When the side rails were down—the preferred position because it was less visually confining and indicated a certain maturity—you tended to stay in the center of the bed. I am told that in certain posh hospitals, the head and foot of the bed were raised and lowered by means of a crank at the foot of the bed, which would make the necessary adjustments with relatively little jarring. At the hospital I went to, at least on the pediatric wards, they saw no need to coddle the patients like that.

The head of the bed was yanked up by brute force to near the angle desired, and then you hoped the ratchet-like bar caught properly. If it didn’t, you would discover that when the head of your bed suddenly, and very noisily, slammed down. When you wanted the head of your bed lowered, someone, most often a nurse or nurse’s aide, would pull it up a bit and then trip a lever to release that ratchet bar. Then she would lower it to the position you wanted, and you, and she, hoped she didn’t lose her grip.

Because it required someone to come make the adjustment, and was somewhat physically demanding, your bed tended to remain in the same configuration for quite a while. If the head was pulled up so you were in a sitting position, the amount of real estate available to you was cut in half, and you were forced to stay in that position. It was bad enough having your leg packed in ice and elevated on a pillow, but being unable to shift the rest of yourself around was maddening. To this day I keep my hospital bed flat, or nearly so.

Not Made for Soup

Then there was that bloody tray table. It was a small table with rails along the sides and back and legs that folded down on each end. It was, and probably still is, a superbly designed piece of furniture. It was placed on your lap, and your tray was put on it at mealtimes (hence the name). You also used it to do your schoolwork, draw and put model airplanes together. The nurses and aides would set it up at the slightest provocation. Its fundamental flaw was, however, that you couldn’t move, or at least I couldn’t.

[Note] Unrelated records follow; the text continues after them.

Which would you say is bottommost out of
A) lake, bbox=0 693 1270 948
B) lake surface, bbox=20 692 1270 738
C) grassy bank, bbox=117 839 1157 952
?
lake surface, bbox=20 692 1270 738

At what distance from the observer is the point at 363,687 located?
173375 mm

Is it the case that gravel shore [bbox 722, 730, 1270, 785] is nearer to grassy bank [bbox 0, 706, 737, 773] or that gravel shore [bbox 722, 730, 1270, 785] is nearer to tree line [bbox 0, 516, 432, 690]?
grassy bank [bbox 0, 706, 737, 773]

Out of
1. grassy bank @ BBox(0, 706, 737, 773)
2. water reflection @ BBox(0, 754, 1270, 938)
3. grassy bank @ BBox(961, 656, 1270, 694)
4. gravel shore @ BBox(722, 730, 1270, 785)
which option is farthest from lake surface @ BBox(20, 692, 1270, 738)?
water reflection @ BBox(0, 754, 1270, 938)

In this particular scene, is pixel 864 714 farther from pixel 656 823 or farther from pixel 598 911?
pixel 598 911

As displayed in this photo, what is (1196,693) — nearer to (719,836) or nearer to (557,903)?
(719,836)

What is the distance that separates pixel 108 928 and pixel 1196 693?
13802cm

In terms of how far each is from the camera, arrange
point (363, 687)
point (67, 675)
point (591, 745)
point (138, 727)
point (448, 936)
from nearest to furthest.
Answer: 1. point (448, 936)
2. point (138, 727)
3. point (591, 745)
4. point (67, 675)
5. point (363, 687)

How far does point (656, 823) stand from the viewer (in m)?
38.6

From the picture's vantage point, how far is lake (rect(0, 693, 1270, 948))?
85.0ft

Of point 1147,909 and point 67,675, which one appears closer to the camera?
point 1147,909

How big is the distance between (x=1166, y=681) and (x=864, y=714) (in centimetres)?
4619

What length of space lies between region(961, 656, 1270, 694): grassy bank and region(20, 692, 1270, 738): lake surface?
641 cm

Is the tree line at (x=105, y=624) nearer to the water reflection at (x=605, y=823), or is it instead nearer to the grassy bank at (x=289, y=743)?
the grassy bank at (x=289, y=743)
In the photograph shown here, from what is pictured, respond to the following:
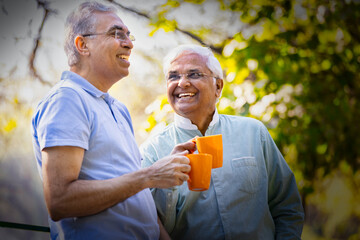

If I moved my leg, I hit the underside of the table or its legs. Either way, it would spill my soup. Soup was the one thing the hospital kitchen made that was consistently good. If I leaned forward, the table would tilt and spill my soup. If I tried to stretch and relieve the tension in my back, I would tilt the table back and spill my soup. If I kept my body still, I was either too far away to write or see the model part, or my hand would inevitably shake on the journey from bowl to mouth, and I would spill my soup. There I was, food just barely within reach, but afraid to move a muscle.

So, a note to the travel industry: If you are trying to entice me with visions of opulence and luxuriant living, don’t use breakfast in bed as the vehicle. Having my legs trapped under a tray is not my idea of the good life. Use breakfast at a small table next to a window overlooking Central Park, or on a balcony looking down on the Pacific coast—anything, as long as I can move without sending everything flying. And get a steward who doesn’t grin like that.